Extracted data rows:
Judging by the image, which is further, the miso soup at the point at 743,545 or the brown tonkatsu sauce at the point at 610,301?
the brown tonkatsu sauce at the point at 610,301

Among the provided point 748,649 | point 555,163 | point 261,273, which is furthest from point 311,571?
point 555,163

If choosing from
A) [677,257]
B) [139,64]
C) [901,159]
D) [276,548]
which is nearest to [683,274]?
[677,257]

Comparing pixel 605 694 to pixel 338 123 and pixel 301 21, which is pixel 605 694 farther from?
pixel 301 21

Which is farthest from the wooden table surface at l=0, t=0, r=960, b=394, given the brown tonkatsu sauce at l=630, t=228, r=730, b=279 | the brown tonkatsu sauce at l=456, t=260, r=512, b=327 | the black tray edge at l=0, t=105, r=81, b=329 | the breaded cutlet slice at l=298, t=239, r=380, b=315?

EXERCISE TASK
Pull out the stretch of rows from the line that contains "Among the provided" through the end of the rows, both ends included, and repeat those lines with no changes.

TASK ANSWER
Among the provided point 748,649 | point 555,163 | point 261,273, which is furthest from point 311,571?
point 555,163

If choosing from
A) [677,257]
B) [139,64]
C) [901,159]
D) [276,548]
which is nearest to [683,274]?
[677,257]

Comparing pixel 605 694 to pixel 338 123 and pixel 301 21, which is pixel 605 694 farther from?
pixel 301 21

Which is farthest from the wooden table surface at l=0, t=0, r=960, b=394, given the brown tonkatsu sauce at l=630, t=228, r=730, b=279 | the brown tonkatsu sauce at l=456, t=260, r=512, b=327 | the black tray edge at l=0, t=105, r=81, b=329 | the breaded cutlet slice at l=298, t=239, r=380, b=315?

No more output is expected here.